Later, Mitch proves his paranormal ability with a nurse as he guesses correctly each playing card she selects from a deck. She inquires about her future and then Mitchell makes a pass at her. She admonishes him for his inappropriate behavior and switches on the lights. The brightly lighted room propels Mitchell into the bathroom where he gazes in terror at his scarred face in the mirror. “You’re disgusting. No one can look at you, not even yourself” the nurse shrinks in revulsion. “A freak like you should have died!”

Eventually, Mitch makes a living where he reveals the future for $2 dollars a reading per client. He sports sunglasses and a dark veil so nobody can see his disfigured face. After work one day, he is surprised when the Bible of Witchcraft has materialized in his hands. Suddenly, a long gray haired crone in a yellow dress appears out of nowhere. Mitchell’s scarred face disturbs him so deeply that he listens to a Faustian proposition that this witch, Ellen (Elizabeth Lee), makes that he cannot refuse. “Become my lover then you shall have your pretty face.” Naturally, Mitchell agrees.

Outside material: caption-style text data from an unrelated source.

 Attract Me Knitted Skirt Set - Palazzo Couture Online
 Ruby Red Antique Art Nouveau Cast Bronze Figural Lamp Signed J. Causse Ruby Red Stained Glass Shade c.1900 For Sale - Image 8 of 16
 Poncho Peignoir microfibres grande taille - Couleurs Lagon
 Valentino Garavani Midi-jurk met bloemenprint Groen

The complication is Ellen looks gorgeous to everybody else except Mitchell since he can see what she really looks like—a hag. The vain Cronin Mitchell becomes a celebrated psychic and appears on television shows. Dramatic events occur when Cronin tries to identify the serial killer with his psychic abilities in the small town of Jefferson, Wisconsin. The police cannot apprehend a serial slayer who has slain seven women in a month and has the local populace up in arms.

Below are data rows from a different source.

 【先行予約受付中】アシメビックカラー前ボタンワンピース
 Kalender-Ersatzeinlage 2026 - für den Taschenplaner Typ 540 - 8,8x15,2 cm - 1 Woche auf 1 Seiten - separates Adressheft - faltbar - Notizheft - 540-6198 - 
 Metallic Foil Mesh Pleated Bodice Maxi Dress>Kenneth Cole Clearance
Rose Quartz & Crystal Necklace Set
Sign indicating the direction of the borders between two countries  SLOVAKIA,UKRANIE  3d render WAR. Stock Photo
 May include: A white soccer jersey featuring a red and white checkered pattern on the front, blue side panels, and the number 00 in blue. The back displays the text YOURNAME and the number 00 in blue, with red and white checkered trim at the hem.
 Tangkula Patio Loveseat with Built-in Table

Meanwhile, the government dispatches Dr. Jordan to assist the Jefferson, Wisconsin, police. Jordan's superior wants Mitchell because he may serve as a new arsenal in the Cold War against the Soviets. Jordan emerges as an American version of James Bond. When he exits his superior's office, he makes small talk with his boss's secretary, kisses her and calls her 'pussycat.' Jordan mets Mitchell at the police chief's office and offers Mitchell LSD as a part of a question and answer session that he plans to have with the psychic. Complications arise when Jordan grows enamored with the witch, while Mitchell has an liaison for another woman. Jordan tries to force himself on Ellen and she bites his hand. Later that evening, in his motel room, Jordan is attacked by his bed covers in a scene that looks just plain absurd. Matters are helped when we catch a glimpse of Ellen in her haggy witch mode laughing at Jordan. The surprise ending includes three revelations. One of the cops is the insane woman killer and the jealous Jordan lets the crazy cop assassinate Mitchell so that he--Jordan--can have Ellen. Later, after Jordan admits to Ellen that he gave the killer time enough to ice Mitchell, Ellen reverts to hag mode and Jordan freaks out. He tries to escape from Ellen, but he slips and falls on a flamng smudge pot and burns half of his face. Ellen arrives and assures him that she can make him as good as new. "Something Weird" comes full circle.

“Something Weird” isn’t top-notch H.G. Lewi but it is entertaining nonsense. Indeed, it may strike most people who know nothing about his prestige as unintentional, half-baked, quasi-sci-fi/horror hokum. William Brooker gives a stilted performance, while the rest of the cast vary.